▶ _Task to carry out_:
Nothing in the records should be left out; transcribe them exactly.

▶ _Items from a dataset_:
• • • • • • •
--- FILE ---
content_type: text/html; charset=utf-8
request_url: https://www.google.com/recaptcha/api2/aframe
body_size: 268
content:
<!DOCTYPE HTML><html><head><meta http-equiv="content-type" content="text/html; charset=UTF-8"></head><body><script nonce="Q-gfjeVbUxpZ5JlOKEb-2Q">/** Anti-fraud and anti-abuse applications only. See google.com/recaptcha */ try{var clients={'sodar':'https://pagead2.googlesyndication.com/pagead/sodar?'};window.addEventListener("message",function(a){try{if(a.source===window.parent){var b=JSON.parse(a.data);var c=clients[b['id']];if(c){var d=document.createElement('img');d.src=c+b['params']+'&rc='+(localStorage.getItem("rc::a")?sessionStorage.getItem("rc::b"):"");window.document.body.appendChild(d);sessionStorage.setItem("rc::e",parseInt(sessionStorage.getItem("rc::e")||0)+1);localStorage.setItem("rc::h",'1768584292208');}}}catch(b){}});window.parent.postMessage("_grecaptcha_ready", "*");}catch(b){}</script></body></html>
• • • • • • •
▶ _Task solution_:
--- FILE ---
content_type: text/html; charset=utf-8
request_url: https://www.google.com/recaptcha/api2/aframe
body_size: 268
content:
<!DOCTYPE HTML><html><head><meta http-equiv="content-type" content="text/html; charset=UTF-8"></head><body><script nonce="Q-gfjeVbUxpZ5JlOKEb-2Q">/** Anti-fraud and anti-abuse applications only. See google.com/recaptcha */ try{var clients={'sodar':'https://pagead2.googlesyndication.com/pagead/sodar?'};window.addEventListener("message",function(a){try{if(a.source===window.parent){var b=JSON.parse(a.data);var c=clients[b['id']];if(c){var d=document.createElement('img');d.src=c+b['params']+'&rc='+(localStorage.getItem("rc::a")?sessionStorage.getItem("rc::b"):"");window.document.body.appendChild(d);sessionStorage.setItem("rc::e",parseInt(sessionStorage.getItem("rc::e")||0)+1);localStorage.setItem("rc::h",'1768584292208');}}}catch(b){}});window.parent.postMessage("_grecaptcha_ready", "*");}catch(b){}</script></body></html>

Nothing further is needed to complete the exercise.